There is a game. The magician let the participant think up a positive integer (at least two digits). For example, an integer $ \displaystyle\overline{a_1a_2 \cdots a_n}$ is rearranged as $ \overline{a_{i_1}a_{i_2} \cdots a_{i_n}}$, that is, $ i_1, i_2, \cdots, i_n$ is a permutation of $ 1,2, \cdots, n$. Then we get $ n!-1$ integers. The participant is asked to calculate the sum of the $ n!-1$ numbers, then tell the magician the sum $ S$. The magician claims to be able to know the original number when he is told the sum $ S$. Try to decide whether the magician can be successful or not.
Problem
Source: China TST 2002 Quiz
Tags: combinatorics unsolved, combinatorics
19.10.2016 11:20
The answer is affirmative,By considering size,we can get n,then by module 9,we can know $\sum a_{i}$,thus the answer.
28.10.2019 05:26
We claim that the answer is yes, the magician can succeed.

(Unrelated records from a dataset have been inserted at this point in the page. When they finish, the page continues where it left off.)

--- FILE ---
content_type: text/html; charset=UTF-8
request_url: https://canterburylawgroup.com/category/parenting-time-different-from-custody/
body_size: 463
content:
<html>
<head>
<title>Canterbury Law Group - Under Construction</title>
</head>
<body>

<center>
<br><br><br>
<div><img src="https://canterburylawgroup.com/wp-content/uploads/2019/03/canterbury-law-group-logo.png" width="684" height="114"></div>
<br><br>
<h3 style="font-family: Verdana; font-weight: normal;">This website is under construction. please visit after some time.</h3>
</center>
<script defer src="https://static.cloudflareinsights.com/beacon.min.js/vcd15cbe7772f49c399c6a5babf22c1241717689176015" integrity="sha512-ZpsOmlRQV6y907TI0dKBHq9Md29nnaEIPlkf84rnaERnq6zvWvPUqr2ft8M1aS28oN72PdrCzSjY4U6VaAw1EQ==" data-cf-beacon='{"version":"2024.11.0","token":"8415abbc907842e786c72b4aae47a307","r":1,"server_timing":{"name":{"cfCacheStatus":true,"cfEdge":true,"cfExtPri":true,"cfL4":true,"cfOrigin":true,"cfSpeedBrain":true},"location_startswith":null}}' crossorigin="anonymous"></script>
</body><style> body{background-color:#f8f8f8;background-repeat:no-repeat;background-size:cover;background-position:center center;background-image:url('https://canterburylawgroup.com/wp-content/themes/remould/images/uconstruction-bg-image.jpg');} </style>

It suffices to show that for any $x, y \in \mathbb{N}_{ \ge 10}$, the sum that the participant computes is not the same. Case 1. $x, y$ have different numbers of digits. Suppose that $x, y$ have $m, n$ digits respectively, where $m < n$. Note that the participant's computed sum for $x$ is at most $(m! - 1) (10^m - 1)$, while that for $n$ is at least $((n-1)! - 1)(10^{n-1})$. Since $10^{n-1} > 10^m$, $(n-1)! \ge m!$, we're done in this case. Case 2. $x, y$ have the same number of digits If that number of digits is $2$, we are easily done. Let's prove it when the number of digits is $3.$ We want to show that $222(s(x)) - x \neq 222(s(y)) - y$, where $s(n)$ denotes the sum of the digits of $n$. Suppose not. We must clearly have that $x \equiv y$ (mod $222$). Hence, $3 | x-y \Rightarrow 3| s(x) - s(y) \Rightarrow 666| x - y \Rightarrow 9| s(x) - s(y) \Rightarrow 1998 | x-y.$ Hence $x = y$, contradiction. Now let's show it when the number of digits is $4.$ We want to show that $6666(s(x)) - x \neq 6666(s(y)) - y.$ Suppose not. Then $6666 | x-y \Rightarrow 3 | s(x) - s(y) \Rightarrow 19998 | x-y \Rightarrow x = y$, contradiction. If they both have $\ge 5$ digits, say they have $t \ge 5$ digits, then we must have $(t-1)! \frac{10^t-1}{9} | x-y$. This easily implies $x = y$ for $t \ge 5$. As we've exhausted all cases, we're done. $\square$